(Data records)
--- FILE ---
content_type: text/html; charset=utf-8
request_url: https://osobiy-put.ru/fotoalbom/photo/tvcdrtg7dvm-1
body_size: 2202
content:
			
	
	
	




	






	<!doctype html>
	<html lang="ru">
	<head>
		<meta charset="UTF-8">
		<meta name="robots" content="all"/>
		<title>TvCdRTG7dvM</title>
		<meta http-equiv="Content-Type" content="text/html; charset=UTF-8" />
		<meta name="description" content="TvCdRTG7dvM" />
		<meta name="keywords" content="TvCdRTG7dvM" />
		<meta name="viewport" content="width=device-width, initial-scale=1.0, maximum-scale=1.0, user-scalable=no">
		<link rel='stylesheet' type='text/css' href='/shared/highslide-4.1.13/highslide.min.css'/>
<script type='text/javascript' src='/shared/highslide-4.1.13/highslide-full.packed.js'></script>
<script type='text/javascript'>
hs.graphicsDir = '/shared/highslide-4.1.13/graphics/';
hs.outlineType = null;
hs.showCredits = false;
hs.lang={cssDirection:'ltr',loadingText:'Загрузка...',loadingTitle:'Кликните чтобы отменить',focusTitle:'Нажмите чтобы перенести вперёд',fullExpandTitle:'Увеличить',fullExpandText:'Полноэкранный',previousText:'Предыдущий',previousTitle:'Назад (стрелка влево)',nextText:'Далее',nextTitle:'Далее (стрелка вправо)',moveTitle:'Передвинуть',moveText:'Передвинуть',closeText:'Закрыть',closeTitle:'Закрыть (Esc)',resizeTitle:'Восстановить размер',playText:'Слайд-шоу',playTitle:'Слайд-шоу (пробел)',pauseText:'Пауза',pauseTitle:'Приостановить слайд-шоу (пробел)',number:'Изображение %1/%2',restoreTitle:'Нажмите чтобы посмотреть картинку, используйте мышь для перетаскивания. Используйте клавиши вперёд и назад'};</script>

### Required work
Among the records above, extract exactly the lines from the line with "<title>TvCdRTG7dvM</title>" to the line with "hs.showCredits = false;", both lines included, and leave out the rest.

### Reply
		<title>TvCdRTG7dvM</title>
		<meta http-equiv="Content-Type" content="text/html; charset=UTF-8" />
		<meta name="description" content="TvCdRTG7dvM" />
		<meta name="keywords" content="TvCdRTG7dvM" />
		<meta name="viewport" content="width=device-width, initial-scale=1.0, maximum-scale=1.0, user-scalable=no">
		<link rel='stylesheet' type='text/css' href='/shared/highslide-4.1.13/highslide.min.css'/>
<script type='text/javascript' src='/shared/highslide-4.1.13/highslide-full.packed.js'></script>
<script type='text/javascript'>
hs.graphicsDir = '/shared/highslide-4.1.13/graphics/';
hs.outlineType = null;
hs.showCredits = false;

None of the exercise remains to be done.